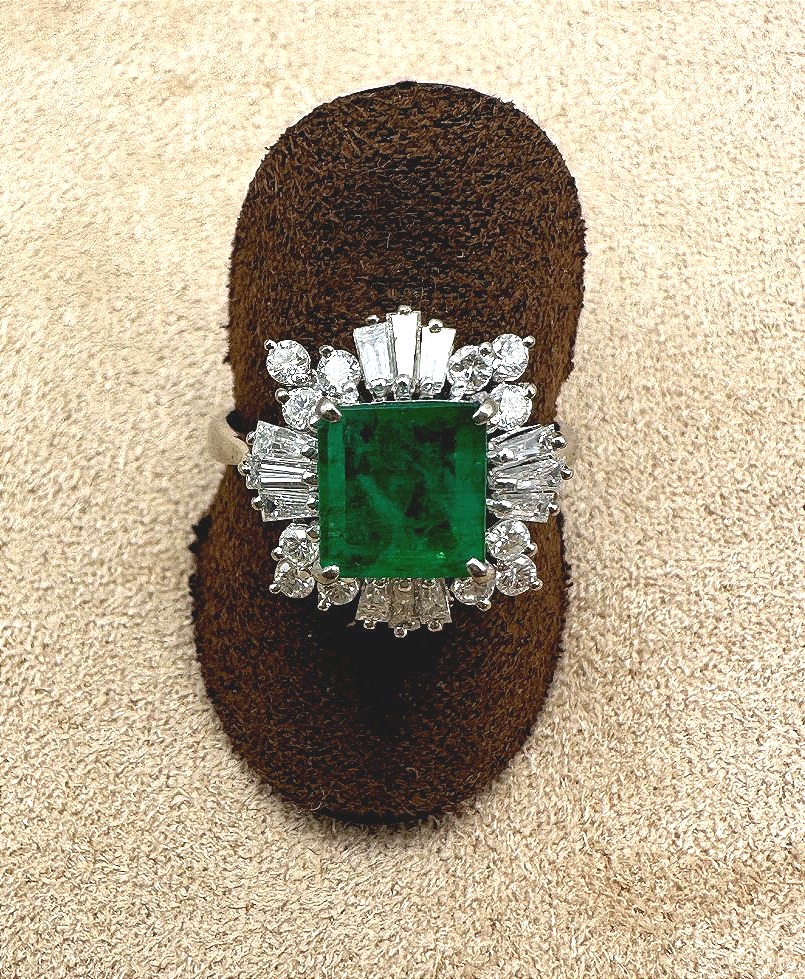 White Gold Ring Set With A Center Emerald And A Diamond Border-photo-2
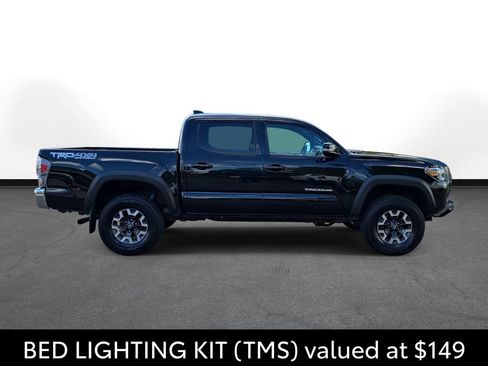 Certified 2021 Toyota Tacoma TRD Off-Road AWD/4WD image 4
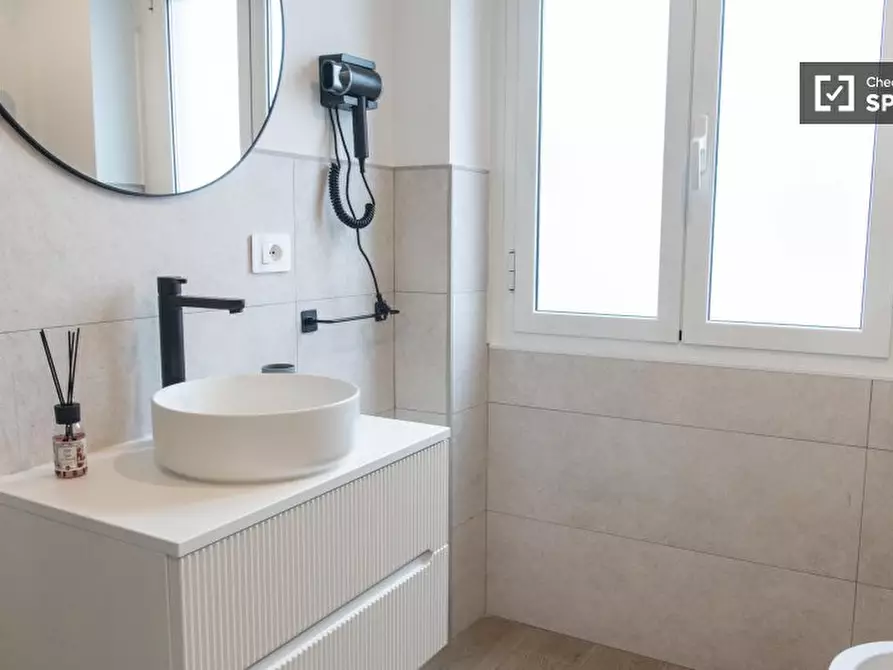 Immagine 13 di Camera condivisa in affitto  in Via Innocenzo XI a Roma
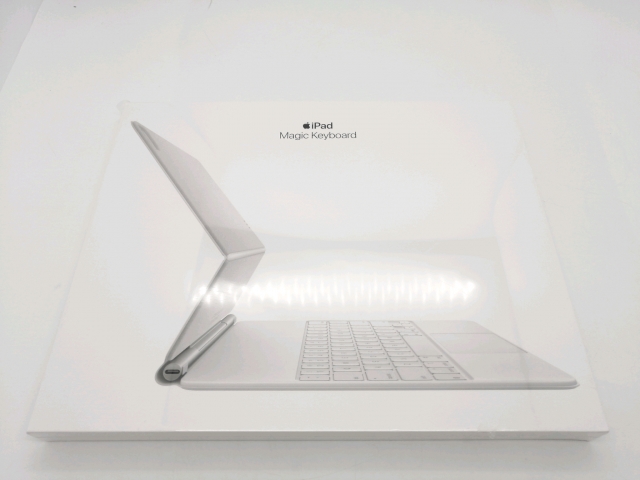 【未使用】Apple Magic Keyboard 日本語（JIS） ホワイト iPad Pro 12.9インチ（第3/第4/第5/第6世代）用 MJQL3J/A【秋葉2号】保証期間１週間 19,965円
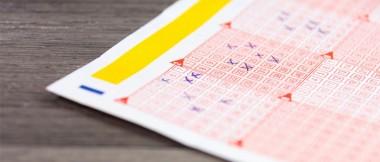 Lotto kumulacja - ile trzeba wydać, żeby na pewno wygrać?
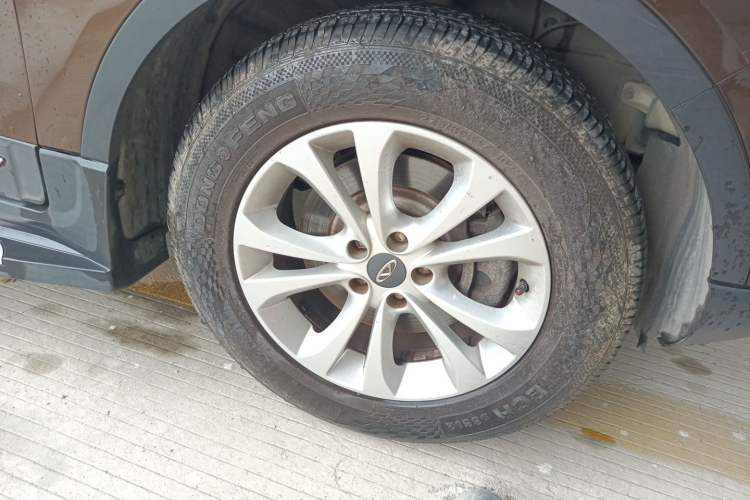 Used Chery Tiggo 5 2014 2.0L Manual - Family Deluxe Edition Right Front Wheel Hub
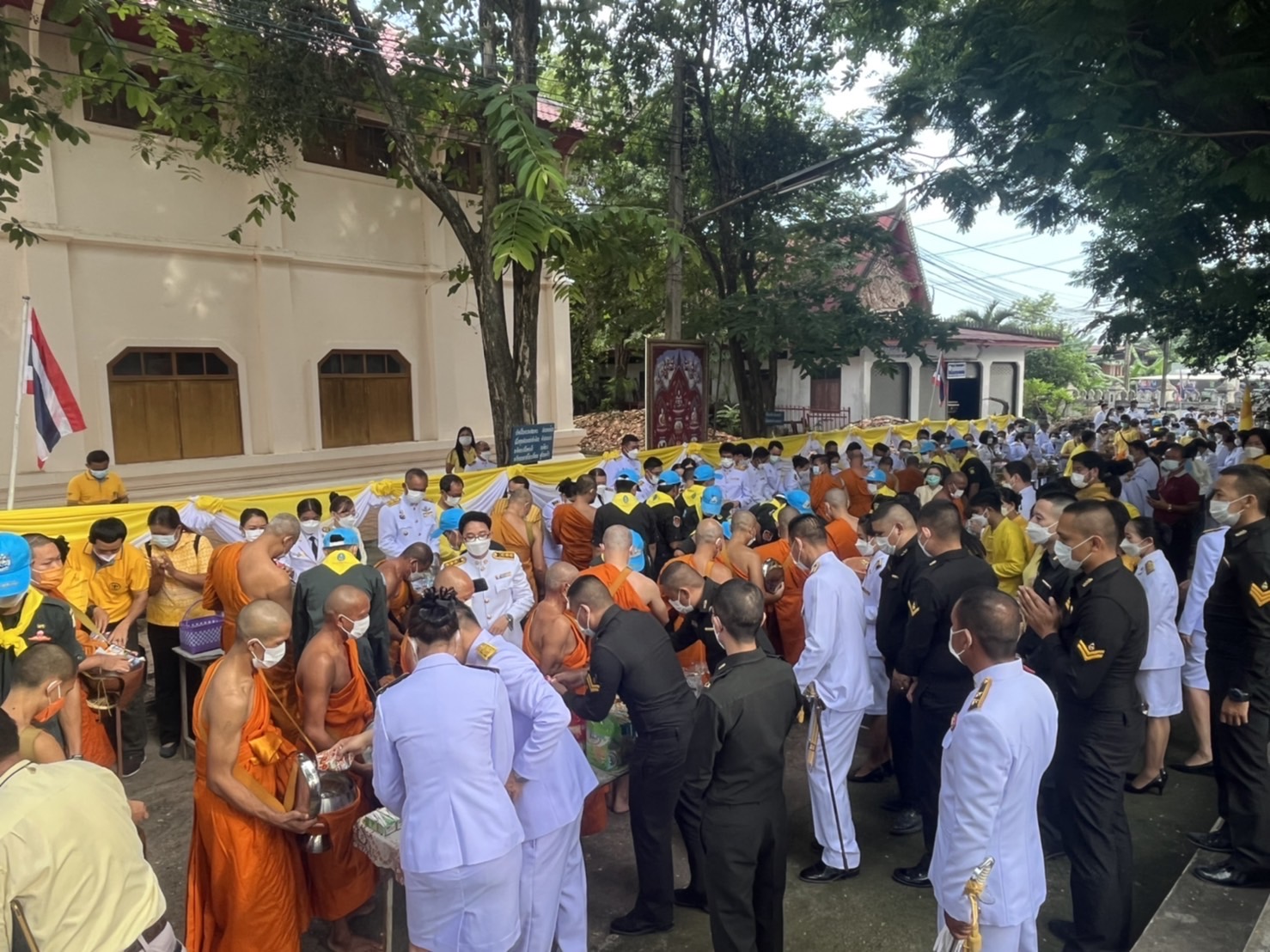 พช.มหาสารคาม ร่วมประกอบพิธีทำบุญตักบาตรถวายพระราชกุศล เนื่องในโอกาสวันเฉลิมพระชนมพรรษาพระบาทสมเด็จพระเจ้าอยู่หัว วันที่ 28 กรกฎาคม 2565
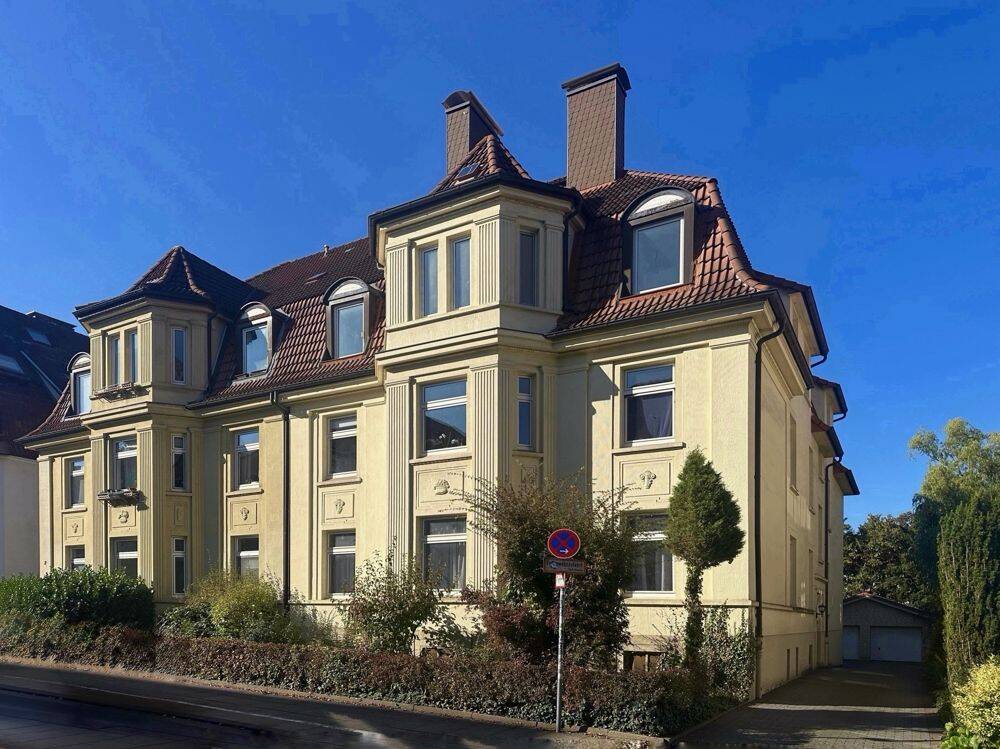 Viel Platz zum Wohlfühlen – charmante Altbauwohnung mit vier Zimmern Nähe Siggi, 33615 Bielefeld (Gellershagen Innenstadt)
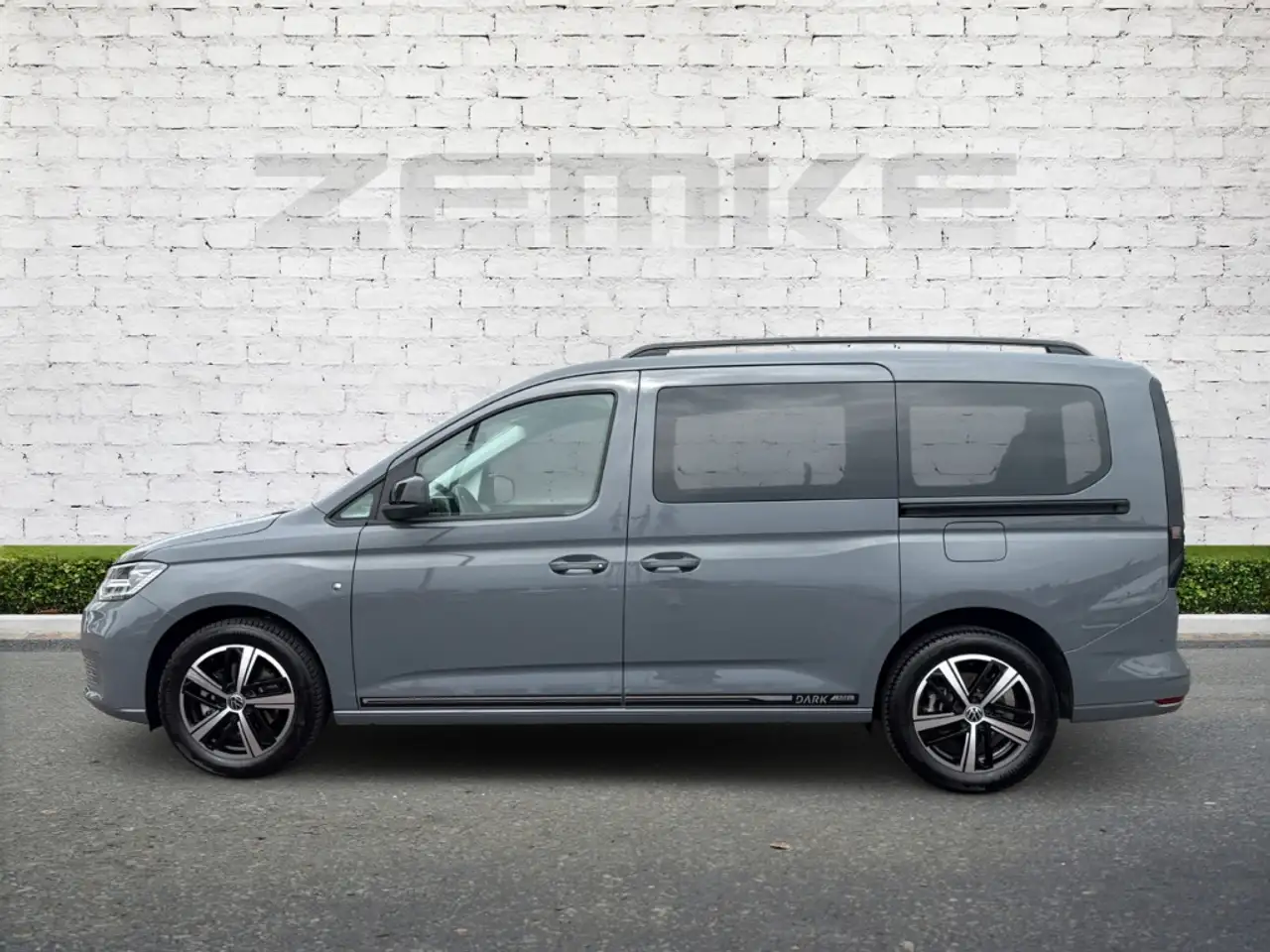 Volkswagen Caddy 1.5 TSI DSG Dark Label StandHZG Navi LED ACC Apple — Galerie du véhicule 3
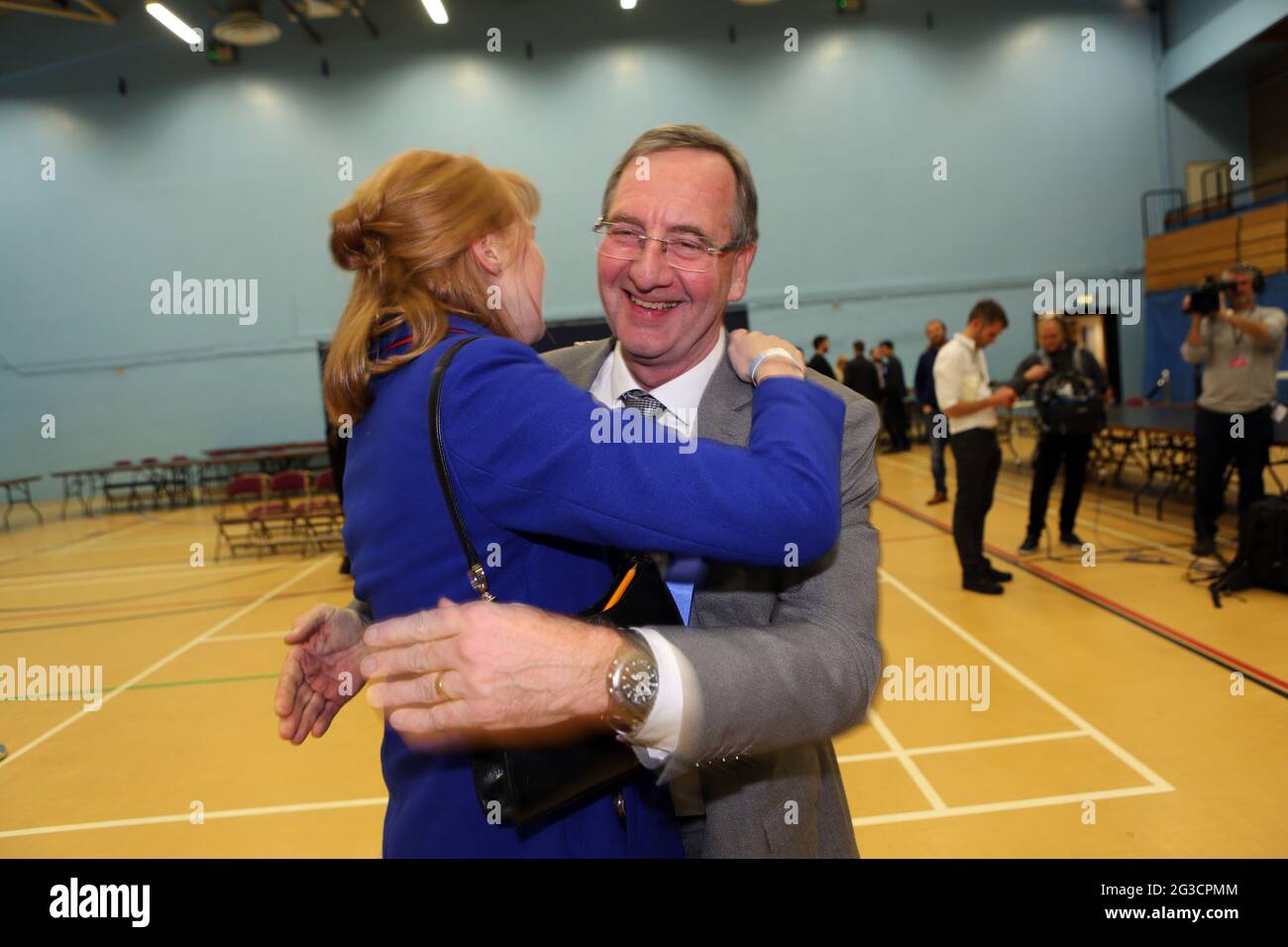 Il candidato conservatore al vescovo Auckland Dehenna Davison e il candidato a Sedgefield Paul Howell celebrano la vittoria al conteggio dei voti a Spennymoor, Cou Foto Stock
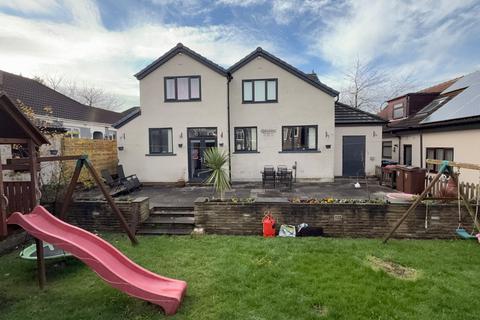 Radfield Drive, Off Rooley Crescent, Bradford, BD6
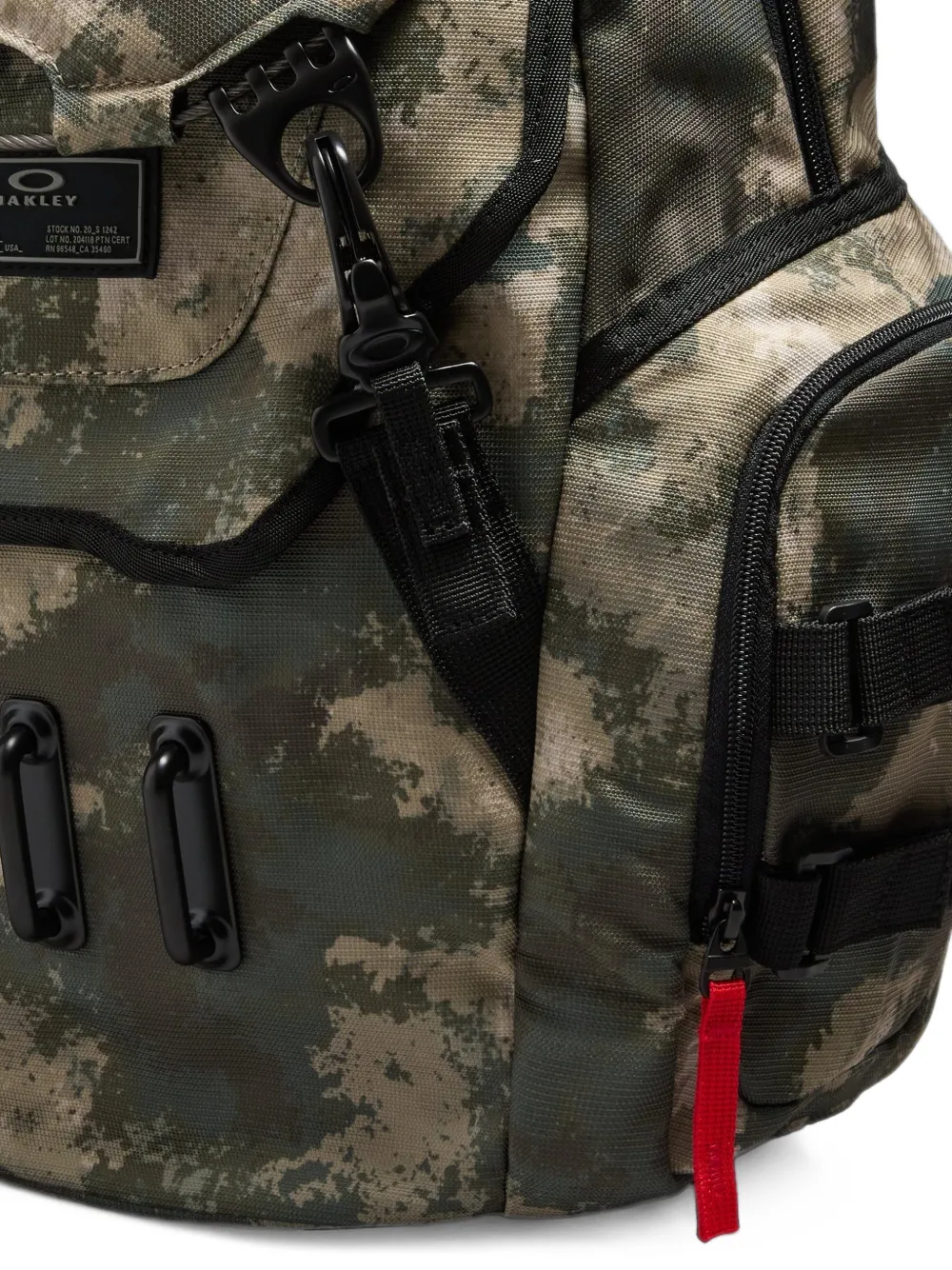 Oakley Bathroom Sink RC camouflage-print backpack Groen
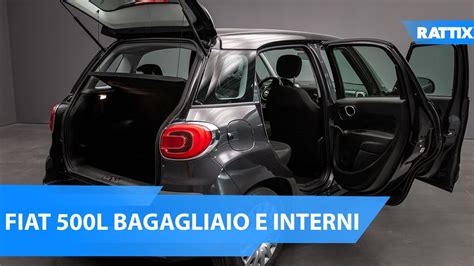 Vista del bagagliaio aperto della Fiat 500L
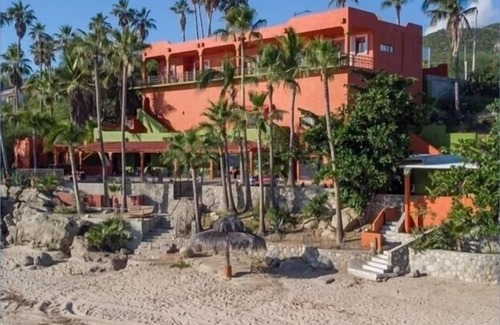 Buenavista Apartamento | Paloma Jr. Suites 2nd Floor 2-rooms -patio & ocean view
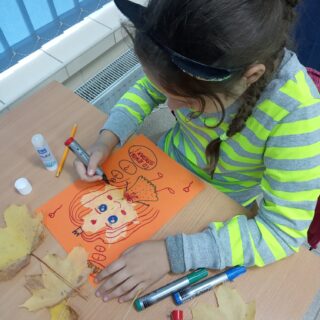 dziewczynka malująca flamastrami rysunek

[Task goal] Reproduce every line of the data above word for word and in the same order, leaving out the pictures.

[Answer to this problem]
 White Gold Ring Set With A Center Emerald And A Diamond Border-photo-2
 Certified 2021 Toyota Tacoma TRD Off-Road AWD/4WD image 4
 Immagine 13 di Camera condivisa in affitto  in Via Innocenzo XI a Roma
 【未使用】Apple Magic Keyboard 日本語（JIS） ホワイト iPad Pro 12.9インチ（第3/第4/第5/第6世代）用 MJQL3J/A【秋葉2号】保証期間１週間 19,965円
 Lotto kumulacja - ile trzeba wydać, żeby na pewno wygrać?
 Used Chery Tiggo 5 2014 2.0L Manual - Family Deluxe Edition Right Front Wheel Hub
 พช.มหาสารคาม ร่วมประกอบพิธีทำบุญตักบาตรถวายพระราชกุศล เนื่องในโอกาสวันเฉลิมพระชนมพรรษาพระบาทสมเด็จพระเจ้าอยู่หัว วันที่ 28 กรกฎาคม 2565
 Viel Platz zum Wohlfühlen – charmante Altbauwohnung mit vier Zimmern Nähe Siggi, 33615 Bielefeld (Gellershagen Innenstadt)
 Volkswagen Caddy 1.5 TSI DSG Dark Label StandHZG Navi LED ACC Apple — Galerie du véhicule 3
 Il candidato conservatore al vescovo Auckland Dehenna Davison e il candidato a Sedgefield Paul Howell celebrano la vittoria al conteggio dei voti a Spennymoor, Cou Foto Stock
 Radfield Drive, Off Rooley Crescent, Bradford, BD6
 Oakley Bathroom Sink RC camouflage-print backpack Groen
 Vista del bagagliaio aperto della Fiat 500L
 Buenavista Apartamento | Paloma Jr. Suites 2nd Floor 2-rooms -patio & ocean view
 dziewczynka malująca flamastrami rysunek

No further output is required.